Anne cenaze toprağa verilirken evladına son kez sarılarak veda etti. Ağıt yakarken ağzından şu kelimeler döküldü:
***
"Oğul daha 40 yaşındaydın, evlenmen için sana yalvarıyordum her gün. Sen de 'Anne bu dönemde ev kurmak kolay değil çalışmam lazım diyordun.
***
İstanbul'a çalışmak için gittin. Kadere bak cenazen geldi Oğul. Ben sana doyamadım. Seni kara toprağa emanet ediyorum. Oğul toprak seni nasıl kabul edecek bilemiyorum.
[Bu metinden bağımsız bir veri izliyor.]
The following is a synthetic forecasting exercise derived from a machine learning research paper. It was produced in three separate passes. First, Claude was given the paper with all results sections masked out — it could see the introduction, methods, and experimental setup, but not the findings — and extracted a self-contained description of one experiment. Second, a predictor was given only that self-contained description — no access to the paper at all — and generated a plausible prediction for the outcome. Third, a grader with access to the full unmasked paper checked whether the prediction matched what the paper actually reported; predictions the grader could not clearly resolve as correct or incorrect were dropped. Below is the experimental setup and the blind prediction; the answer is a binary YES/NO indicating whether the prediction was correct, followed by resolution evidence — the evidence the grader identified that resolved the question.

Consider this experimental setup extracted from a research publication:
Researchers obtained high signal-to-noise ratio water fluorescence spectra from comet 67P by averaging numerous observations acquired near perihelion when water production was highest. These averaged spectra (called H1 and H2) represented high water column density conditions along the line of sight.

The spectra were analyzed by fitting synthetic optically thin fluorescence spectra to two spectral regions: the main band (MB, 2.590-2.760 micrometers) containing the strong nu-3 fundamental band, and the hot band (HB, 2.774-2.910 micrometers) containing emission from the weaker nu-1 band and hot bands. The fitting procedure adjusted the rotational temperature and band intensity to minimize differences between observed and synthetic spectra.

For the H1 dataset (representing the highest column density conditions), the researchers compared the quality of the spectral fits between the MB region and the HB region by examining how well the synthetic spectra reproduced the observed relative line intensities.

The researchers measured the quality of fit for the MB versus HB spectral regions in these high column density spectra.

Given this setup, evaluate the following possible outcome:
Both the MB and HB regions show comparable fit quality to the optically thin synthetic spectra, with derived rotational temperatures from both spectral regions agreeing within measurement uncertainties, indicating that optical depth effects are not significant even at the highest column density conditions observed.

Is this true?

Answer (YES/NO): NO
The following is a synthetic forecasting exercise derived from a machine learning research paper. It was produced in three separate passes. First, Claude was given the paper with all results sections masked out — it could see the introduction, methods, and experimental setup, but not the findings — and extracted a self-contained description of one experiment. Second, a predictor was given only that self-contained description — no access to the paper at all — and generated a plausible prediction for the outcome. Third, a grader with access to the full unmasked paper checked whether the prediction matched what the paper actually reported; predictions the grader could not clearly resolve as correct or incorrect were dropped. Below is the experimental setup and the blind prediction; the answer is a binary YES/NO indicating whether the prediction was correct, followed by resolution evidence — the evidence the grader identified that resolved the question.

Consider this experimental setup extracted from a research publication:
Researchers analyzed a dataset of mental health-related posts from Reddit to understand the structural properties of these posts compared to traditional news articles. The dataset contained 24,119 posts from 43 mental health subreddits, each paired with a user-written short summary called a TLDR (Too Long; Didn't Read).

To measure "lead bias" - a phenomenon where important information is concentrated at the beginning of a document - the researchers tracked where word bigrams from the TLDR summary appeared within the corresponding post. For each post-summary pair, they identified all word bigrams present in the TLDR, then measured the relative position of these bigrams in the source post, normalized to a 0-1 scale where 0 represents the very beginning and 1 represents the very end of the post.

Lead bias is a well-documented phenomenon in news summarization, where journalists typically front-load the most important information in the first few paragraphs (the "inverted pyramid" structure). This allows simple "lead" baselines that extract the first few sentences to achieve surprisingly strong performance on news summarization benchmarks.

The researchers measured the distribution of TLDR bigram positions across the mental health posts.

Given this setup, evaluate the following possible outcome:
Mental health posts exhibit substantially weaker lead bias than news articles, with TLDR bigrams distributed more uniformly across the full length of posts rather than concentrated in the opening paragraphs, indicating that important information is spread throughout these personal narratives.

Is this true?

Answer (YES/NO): YES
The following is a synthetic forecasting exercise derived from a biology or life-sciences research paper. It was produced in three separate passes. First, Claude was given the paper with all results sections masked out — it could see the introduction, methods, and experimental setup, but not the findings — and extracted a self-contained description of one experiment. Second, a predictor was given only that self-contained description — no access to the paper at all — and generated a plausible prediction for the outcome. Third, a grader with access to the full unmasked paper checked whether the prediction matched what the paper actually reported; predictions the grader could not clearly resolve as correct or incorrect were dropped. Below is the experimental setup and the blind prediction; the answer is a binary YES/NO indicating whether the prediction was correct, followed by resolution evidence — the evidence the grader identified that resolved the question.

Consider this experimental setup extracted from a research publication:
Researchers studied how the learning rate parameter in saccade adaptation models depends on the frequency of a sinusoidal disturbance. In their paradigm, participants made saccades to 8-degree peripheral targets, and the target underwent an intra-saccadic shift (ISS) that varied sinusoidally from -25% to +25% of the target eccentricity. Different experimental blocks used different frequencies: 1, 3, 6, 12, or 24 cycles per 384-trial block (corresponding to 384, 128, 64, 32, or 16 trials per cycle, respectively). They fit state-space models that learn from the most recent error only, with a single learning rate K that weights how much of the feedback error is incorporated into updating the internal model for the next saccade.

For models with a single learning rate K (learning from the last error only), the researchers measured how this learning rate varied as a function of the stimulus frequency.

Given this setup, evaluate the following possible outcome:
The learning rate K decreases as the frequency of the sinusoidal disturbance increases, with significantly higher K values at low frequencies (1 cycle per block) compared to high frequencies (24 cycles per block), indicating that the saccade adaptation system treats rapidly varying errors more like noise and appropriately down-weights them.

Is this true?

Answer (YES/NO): NO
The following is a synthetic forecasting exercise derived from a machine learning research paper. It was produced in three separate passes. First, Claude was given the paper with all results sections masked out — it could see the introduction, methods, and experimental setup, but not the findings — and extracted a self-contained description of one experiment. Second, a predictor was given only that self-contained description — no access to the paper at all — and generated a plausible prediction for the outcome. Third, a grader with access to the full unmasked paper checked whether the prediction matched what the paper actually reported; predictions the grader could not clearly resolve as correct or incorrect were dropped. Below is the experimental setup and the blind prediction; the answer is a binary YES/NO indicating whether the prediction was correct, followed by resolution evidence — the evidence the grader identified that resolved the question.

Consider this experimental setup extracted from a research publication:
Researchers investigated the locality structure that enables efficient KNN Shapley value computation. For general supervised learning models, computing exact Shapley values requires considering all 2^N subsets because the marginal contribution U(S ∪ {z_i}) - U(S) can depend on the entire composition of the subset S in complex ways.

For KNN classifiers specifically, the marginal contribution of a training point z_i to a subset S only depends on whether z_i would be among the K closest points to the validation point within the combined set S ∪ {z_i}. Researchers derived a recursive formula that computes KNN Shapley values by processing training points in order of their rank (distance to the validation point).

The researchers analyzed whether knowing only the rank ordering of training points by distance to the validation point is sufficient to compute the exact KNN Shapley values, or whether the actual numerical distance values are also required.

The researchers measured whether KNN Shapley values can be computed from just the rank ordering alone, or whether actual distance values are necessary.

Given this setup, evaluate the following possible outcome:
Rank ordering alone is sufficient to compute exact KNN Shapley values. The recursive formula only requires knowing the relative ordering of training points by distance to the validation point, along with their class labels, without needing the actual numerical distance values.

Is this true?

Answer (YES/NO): YES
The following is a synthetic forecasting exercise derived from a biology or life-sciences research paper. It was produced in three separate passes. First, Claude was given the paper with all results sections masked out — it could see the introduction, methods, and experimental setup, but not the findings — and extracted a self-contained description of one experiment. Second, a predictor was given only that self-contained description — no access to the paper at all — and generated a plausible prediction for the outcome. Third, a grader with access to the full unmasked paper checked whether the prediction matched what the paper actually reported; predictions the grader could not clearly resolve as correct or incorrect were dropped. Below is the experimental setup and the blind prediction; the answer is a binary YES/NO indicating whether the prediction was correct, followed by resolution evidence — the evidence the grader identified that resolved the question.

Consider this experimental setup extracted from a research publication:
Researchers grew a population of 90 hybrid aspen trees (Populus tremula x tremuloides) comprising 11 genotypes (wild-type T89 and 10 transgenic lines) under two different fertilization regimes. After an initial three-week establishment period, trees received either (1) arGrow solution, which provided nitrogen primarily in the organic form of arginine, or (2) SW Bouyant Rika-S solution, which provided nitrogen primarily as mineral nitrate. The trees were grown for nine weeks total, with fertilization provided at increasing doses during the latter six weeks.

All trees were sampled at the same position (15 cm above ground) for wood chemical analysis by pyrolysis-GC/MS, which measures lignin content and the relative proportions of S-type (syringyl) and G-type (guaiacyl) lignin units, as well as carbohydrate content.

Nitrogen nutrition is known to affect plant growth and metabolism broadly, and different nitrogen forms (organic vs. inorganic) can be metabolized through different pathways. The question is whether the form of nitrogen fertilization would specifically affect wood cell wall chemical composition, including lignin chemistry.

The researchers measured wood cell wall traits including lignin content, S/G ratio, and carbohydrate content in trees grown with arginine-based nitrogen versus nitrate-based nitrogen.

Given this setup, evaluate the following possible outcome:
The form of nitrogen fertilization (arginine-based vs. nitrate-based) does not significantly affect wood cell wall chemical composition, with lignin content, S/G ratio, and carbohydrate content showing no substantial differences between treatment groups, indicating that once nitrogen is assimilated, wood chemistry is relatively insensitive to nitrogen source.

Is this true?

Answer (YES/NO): NO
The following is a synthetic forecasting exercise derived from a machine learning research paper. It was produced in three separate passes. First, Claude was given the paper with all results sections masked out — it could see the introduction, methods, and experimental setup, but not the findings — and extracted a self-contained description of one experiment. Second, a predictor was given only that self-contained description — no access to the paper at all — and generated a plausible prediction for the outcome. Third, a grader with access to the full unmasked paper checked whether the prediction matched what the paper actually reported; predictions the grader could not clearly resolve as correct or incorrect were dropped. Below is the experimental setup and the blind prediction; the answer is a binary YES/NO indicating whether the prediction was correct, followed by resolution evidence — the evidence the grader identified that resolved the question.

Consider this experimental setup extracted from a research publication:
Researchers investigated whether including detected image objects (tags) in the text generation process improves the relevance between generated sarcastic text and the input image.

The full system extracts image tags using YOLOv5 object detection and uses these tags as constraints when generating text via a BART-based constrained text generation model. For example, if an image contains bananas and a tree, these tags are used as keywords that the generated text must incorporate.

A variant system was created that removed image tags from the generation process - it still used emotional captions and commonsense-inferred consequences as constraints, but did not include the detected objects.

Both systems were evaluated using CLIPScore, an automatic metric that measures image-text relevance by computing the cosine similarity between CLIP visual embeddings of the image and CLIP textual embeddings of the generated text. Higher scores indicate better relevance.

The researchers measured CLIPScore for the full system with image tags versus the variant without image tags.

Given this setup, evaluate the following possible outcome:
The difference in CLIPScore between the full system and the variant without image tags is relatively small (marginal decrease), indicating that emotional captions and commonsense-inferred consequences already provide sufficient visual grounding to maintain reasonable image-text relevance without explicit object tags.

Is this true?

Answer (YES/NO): YES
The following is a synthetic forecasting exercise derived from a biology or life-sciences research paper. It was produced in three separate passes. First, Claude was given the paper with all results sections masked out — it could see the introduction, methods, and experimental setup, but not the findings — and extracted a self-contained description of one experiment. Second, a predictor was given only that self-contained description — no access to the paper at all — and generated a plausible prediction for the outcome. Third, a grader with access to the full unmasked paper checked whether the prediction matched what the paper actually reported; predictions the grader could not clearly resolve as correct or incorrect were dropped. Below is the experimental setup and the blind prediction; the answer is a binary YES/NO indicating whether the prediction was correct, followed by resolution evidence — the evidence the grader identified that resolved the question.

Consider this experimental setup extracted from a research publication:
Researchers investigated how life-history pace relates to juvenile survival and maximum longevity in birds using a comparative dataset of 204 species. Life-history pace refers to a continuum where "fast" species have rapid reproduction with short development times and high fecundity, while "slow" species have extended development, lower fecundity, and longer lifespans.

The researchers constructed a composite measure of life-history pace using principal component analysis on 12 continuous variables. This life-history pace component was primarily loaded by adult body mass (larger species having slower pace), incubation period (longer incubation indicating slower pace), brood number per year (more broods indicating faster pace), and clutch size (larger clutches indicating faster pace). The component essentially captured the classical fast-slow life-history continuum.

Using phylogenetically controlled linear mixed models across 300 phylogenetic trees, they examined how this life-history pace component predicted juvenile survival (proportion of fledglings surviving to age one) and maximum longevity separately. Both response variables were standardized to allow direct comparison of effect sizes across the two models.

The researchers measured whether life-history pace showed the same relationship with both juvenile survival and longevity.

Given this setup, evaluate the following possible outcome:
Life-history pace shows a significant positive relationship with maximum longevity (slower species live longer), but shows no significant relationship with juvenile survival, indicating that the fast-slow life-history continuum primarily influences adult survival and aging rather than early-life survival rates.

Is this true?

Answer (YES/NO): NO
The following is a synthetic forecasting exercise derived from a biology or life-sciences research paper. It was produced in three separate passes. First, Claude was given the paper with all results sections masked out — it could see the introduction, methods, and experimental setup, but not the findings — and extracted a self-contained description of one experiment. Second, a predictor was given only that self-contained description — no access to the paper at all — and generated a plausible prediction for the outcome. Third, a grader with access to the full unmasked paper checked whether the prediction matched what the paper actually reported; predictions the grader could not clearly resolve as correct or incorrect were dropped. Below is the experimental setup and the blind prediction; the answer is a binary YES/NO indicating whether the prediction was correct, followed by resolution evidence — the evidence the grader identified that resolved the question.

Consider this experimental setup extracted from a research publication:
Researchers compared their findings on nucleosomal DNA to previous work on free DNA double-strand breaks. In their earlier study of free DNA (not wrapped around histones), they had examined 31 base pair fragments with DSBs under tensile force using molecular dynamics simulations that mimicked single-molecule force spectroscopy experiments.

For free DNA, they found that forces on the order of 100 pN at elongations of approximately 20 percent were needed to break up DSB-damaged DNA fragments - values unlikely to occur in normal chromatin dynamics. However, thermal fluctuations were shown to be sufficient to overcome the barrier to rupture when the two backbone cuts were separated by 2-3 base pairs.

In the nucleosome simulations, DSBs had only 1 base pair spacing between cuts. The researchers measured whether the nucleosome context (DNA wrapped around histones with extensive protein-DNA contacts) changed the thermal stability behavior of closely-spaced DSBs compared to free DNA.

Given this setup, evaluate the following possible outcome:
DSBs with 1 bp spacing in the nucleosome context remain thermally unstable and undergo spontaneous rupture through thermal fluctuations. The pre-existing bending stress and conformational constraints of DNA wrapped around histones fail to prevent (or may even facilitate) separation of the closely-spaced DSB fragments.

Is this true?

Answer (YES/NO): NO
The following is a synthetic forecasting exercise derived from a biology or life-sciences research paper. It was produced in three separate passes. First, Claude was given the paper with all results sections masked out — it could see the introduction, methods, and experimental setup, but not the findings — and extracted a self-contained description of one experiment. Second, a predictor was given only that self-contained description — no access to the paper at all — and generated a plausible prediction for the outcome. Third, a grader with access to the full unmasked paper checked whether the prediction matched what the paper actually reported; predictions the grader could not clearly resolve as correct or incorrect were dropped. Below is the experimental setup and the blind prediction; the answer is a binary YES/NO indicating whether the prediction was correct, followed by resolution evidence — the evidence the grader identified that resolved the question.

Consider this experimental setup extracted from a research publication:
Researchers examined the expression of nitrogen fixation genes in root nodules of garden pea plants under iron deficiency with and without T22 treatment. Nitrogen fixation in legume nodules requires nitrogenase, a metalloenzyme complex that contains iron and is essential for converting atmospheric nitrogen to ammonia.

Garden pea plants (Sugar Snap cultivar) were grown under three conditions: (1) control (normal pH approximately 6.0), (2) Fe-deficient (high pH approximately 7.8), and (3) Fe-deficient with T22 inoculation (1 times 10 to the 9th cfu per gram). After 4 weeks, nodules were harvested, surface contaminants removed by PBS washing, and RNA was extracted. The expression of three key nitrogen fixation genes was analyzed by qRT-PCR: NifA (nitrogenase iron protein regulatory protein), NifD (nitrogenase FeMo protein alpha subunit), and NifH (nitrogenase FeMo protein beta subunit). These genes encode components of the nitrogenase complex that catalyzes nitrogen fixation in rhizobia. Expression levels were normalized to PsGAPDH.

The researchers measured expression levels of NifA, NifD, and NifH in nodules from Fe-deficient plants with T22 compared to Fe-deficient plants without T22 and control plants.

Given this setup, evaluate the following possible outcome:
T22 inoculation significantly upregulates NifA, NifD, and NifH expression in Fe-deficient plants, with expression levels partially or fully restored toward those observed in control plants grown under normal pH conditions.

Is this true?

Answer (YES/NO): NO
Yüreğim kor gibi yanıyor Oğul.
***
Söyler mısın Annen bu acıya nasıl dayanacak. Seni Babanın yanına gömeceğiz. Bak kardeşlerin perişan. Bu acıyı bize nasıl yaşatın oğul. Ölüm sana hiç yakışmadı Oğul. Babanın acısı dinmeden büyük bir acıyı sen yaşattın Oğul."
***
Anne Emine Canalan feryat ederken mezarının başındaki kalabalık bir an sessizliğe gömüldü. Sonra feryat sesleri daha da yükseldi. Seni uğurlamaya gelen kalabalik göz yaşlarına hakim olamadı.
***
Kıymetli yeğenim; cenazenin üstüne toprak atarken bir kare fotoğraf çekmeye gücüm yetmedi. Sana uğurlar olsun diyemedim. Nasıl diyebilirdim ki! Kimin yüreği dayanabilirdi ki bu acıya!
***
Ruhun şad mekanın cennet olsun. Toprak tenini incitmesin. Geride kalanlara Yüce Yaradan sabır versin güzel kalpli yeğenim. Biz sana doyamadık bilemezsin.